• What this task involves
Wherever "Sinkope" turns up in the entries, copy out the line that holds it.

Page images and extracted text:
- Opening Delimiter -
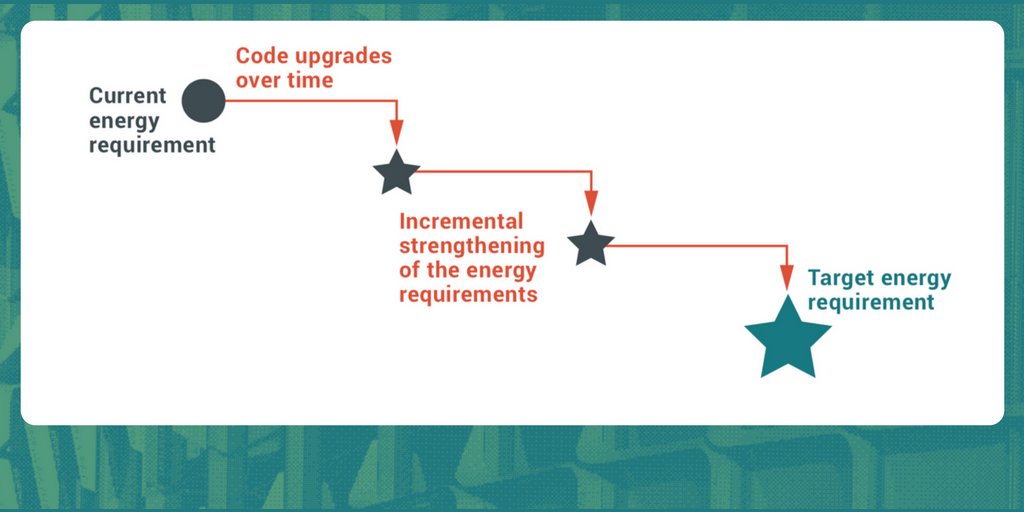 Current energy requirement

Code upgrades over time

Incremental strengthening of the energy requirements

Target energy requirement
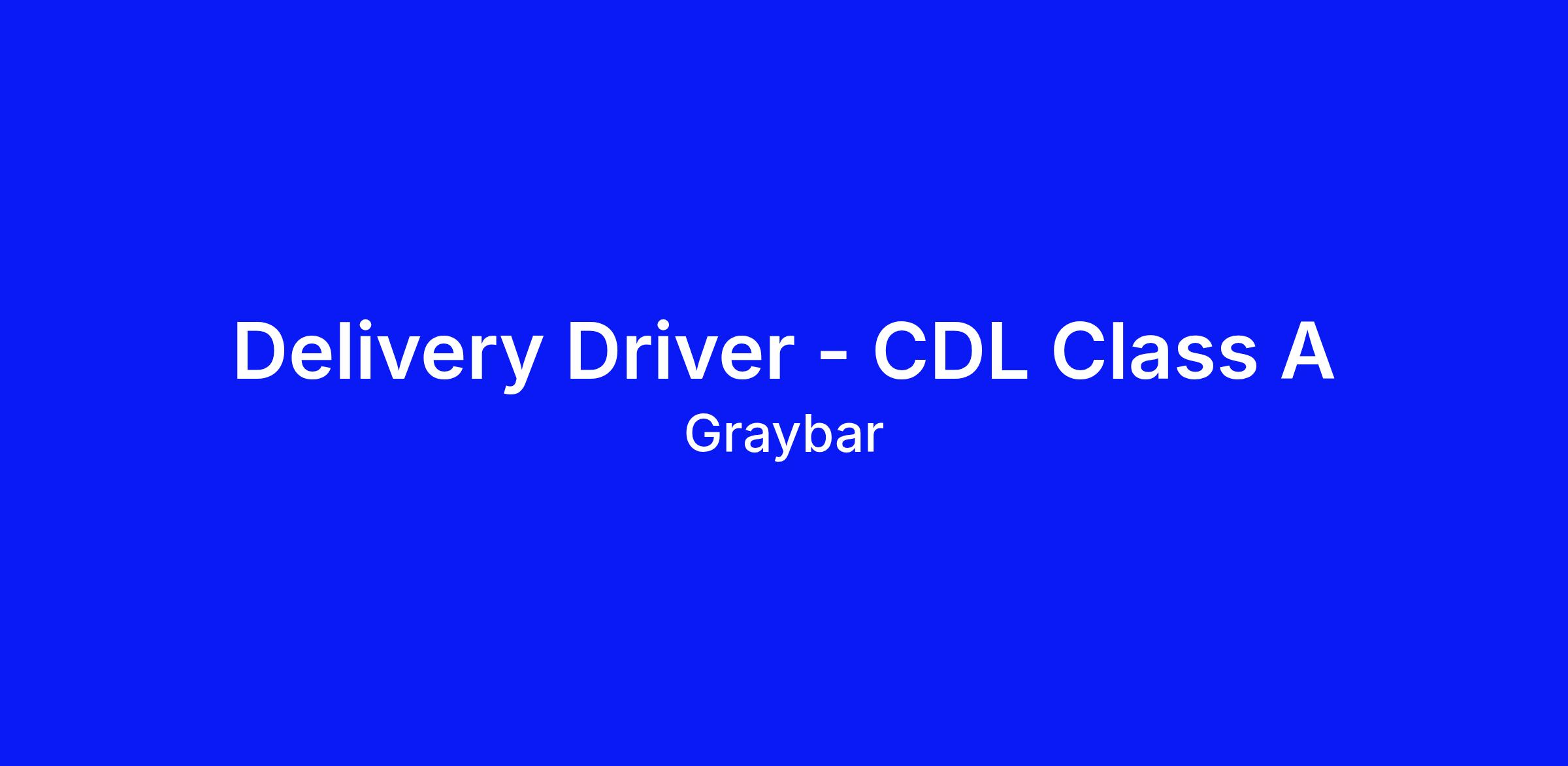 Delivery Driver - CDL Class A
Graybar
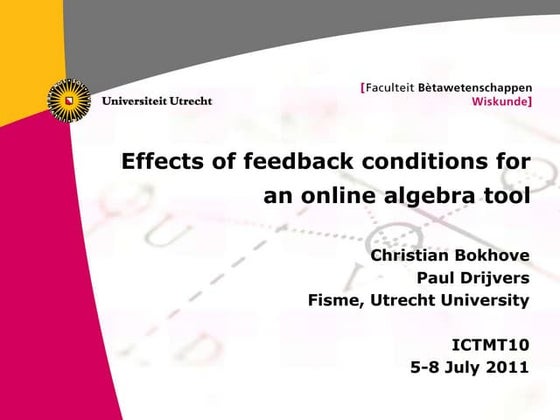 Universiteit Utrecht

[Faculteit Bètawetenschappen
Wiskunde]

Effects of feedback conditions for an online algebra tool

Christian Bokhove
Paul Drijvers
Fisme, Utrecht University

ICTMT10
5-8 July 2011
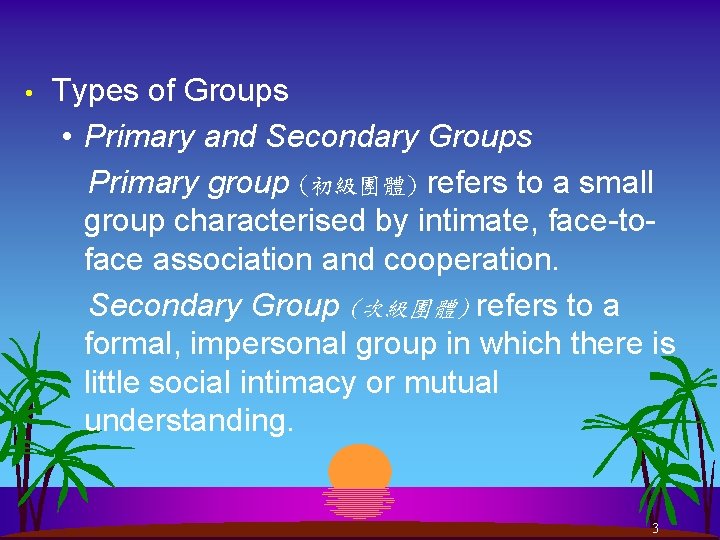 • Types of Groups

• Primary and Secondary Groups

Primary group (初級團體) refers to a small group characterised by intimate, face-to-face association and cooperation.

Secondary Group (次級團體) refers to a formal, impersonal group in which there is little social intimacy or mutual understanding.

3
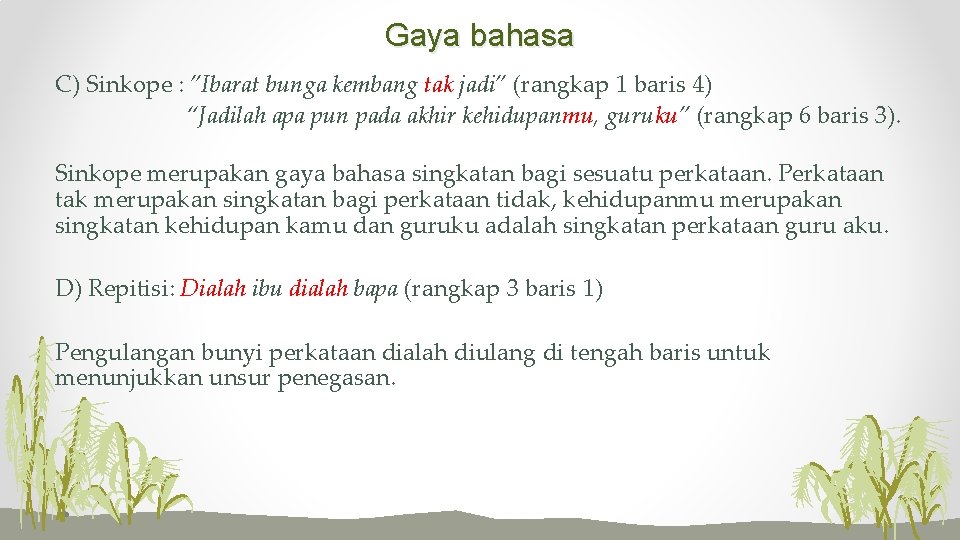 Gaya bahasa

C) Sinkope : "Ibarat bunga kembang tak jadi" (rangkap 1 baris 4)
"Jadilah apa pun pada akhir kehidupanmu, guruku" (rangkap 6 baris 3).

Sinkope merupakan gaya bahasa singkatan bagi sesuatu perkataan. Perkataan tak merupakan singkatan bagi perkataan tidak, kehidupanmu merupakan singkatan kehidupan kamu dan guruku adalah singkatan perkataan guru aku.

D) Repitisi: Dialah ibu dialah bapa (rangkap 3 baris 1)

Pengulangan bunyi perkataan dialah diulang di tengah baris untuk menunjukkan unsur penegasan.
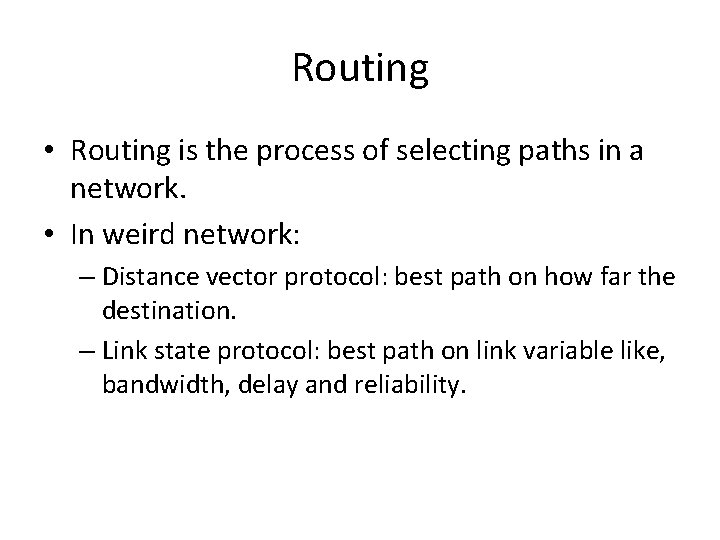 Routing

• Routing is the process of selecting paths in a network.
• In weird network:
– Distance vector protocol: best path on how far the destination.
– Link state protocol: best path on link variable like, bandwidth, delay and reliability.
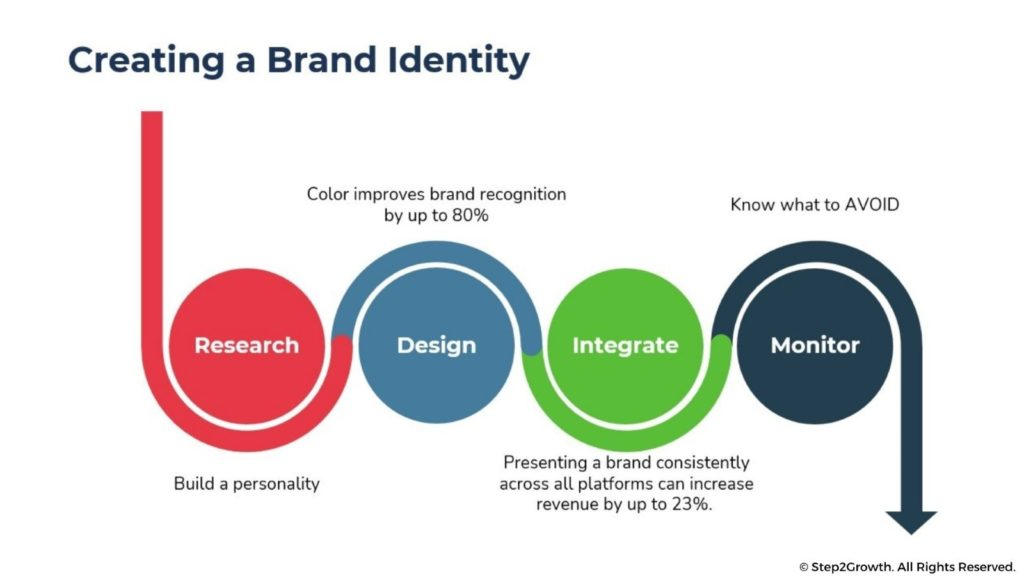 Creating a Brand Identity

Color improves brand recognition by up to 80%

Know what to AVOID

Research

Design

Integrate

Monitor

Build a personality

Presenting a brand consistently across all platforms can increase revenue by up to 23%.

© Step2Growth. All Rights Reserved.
- Closing Delimiter -
- Opening Delimiter -
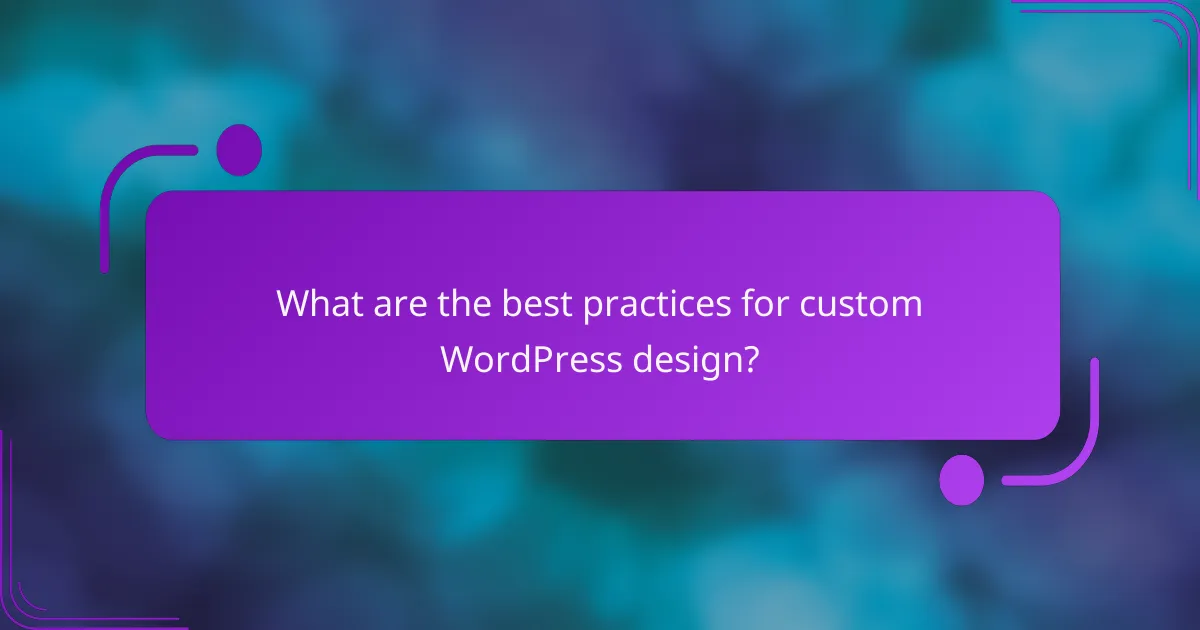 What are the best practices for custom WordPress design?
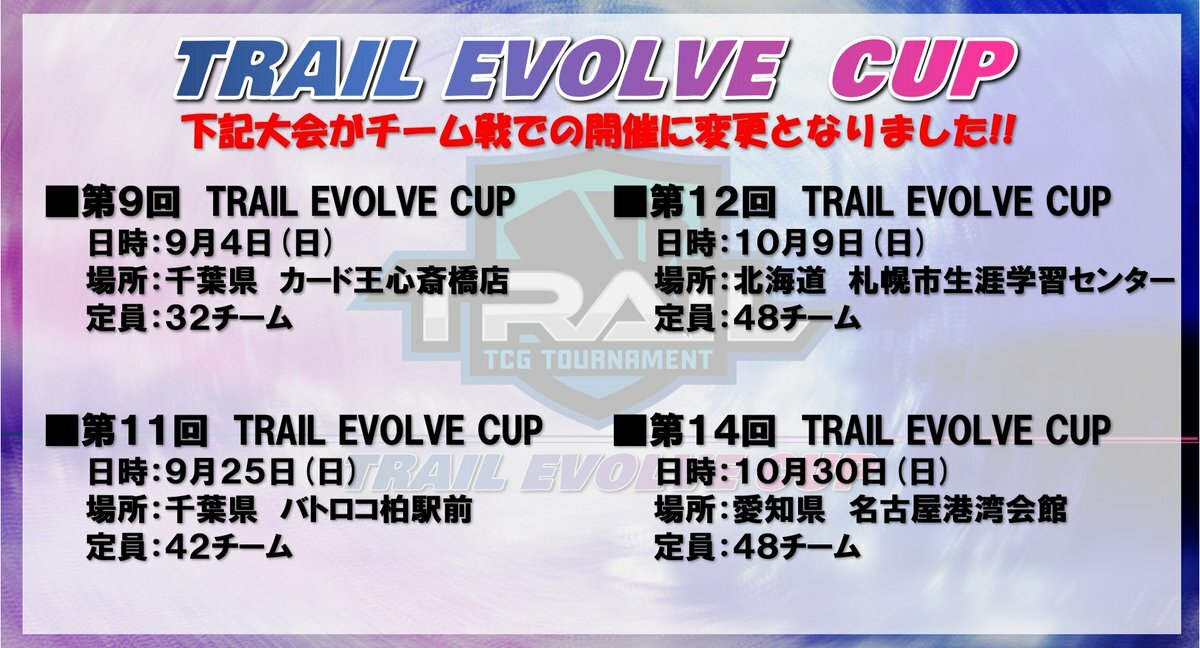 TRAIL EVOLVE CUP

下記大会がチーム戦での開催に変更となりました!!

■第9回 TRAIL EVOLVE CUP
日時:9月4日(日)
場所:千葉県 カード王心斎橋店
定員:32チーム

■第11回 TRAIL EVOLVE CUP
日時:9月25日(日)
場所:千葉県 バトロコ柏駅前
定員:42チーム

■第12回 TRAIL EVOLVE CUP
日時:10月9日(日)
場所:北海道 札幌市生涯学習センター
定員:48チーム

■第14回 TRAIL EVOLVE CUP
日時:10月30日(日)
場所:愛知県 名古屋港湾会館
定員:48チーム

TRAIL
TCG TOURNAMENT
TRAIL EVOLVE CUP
- Closing Delimiter -
- Opening Delimiter -
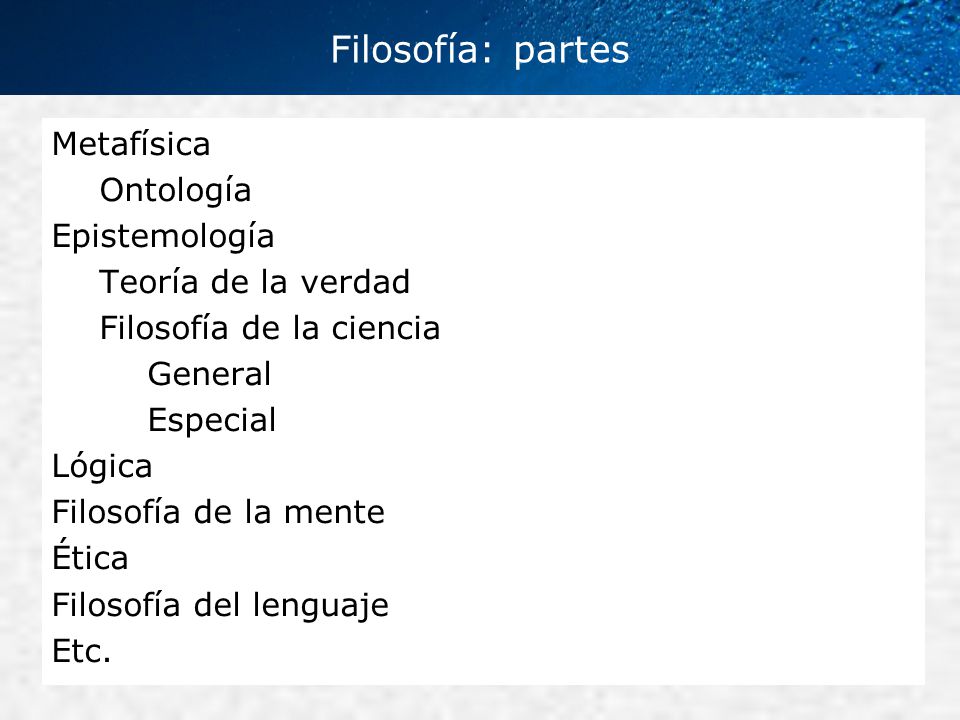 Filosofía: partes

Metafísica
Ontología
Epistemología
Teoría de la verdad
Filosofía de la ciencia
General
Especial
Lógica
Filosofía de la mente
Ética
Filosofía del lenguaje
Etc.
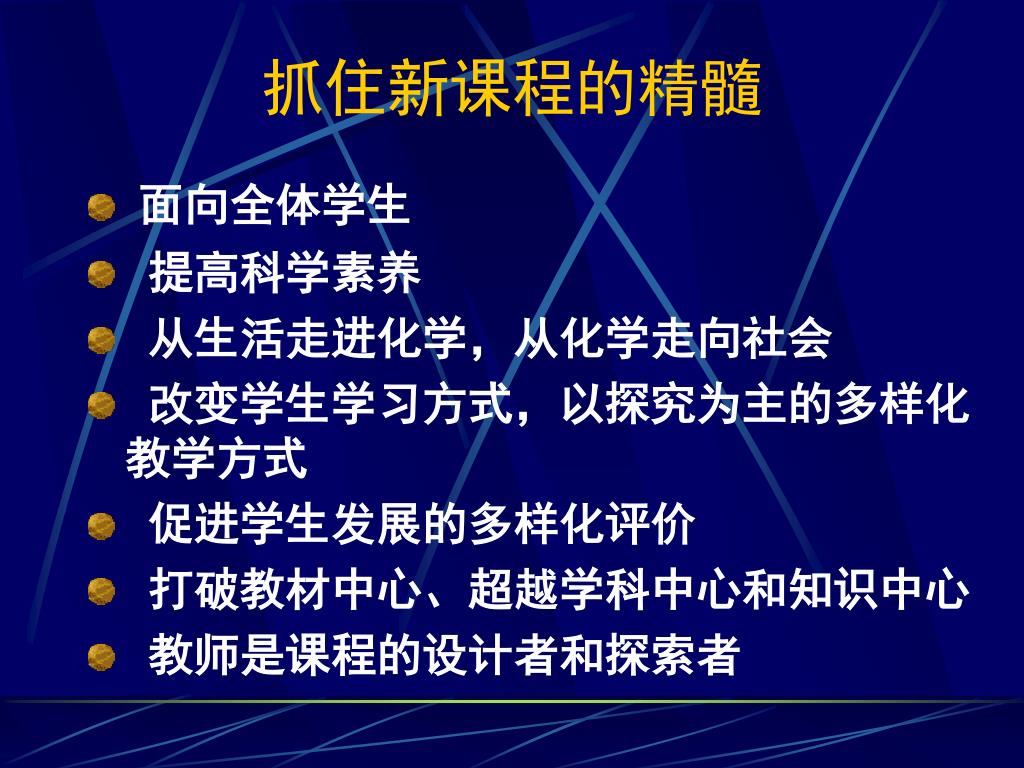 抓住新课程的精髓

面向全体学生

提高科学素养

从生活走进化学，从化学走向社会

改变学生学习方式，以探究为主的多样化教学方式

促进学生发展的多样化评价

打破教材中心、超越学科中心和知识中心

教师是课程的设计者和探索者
- Closing Delimiter -
• Task answer
C) Sinkope : "Ibarat bunga kembang tak jadi" (rangkap 1 baris 4)
Sinkope merupakan gaya bahasa singkatan bagi sesuatu perkataan. Perkataan tak merupakan singkatan bagi perkataan tidak, kehidupanmu merupakan singkatan kehidupan kamu dan guruku adalah singkatan perkataan guru aku.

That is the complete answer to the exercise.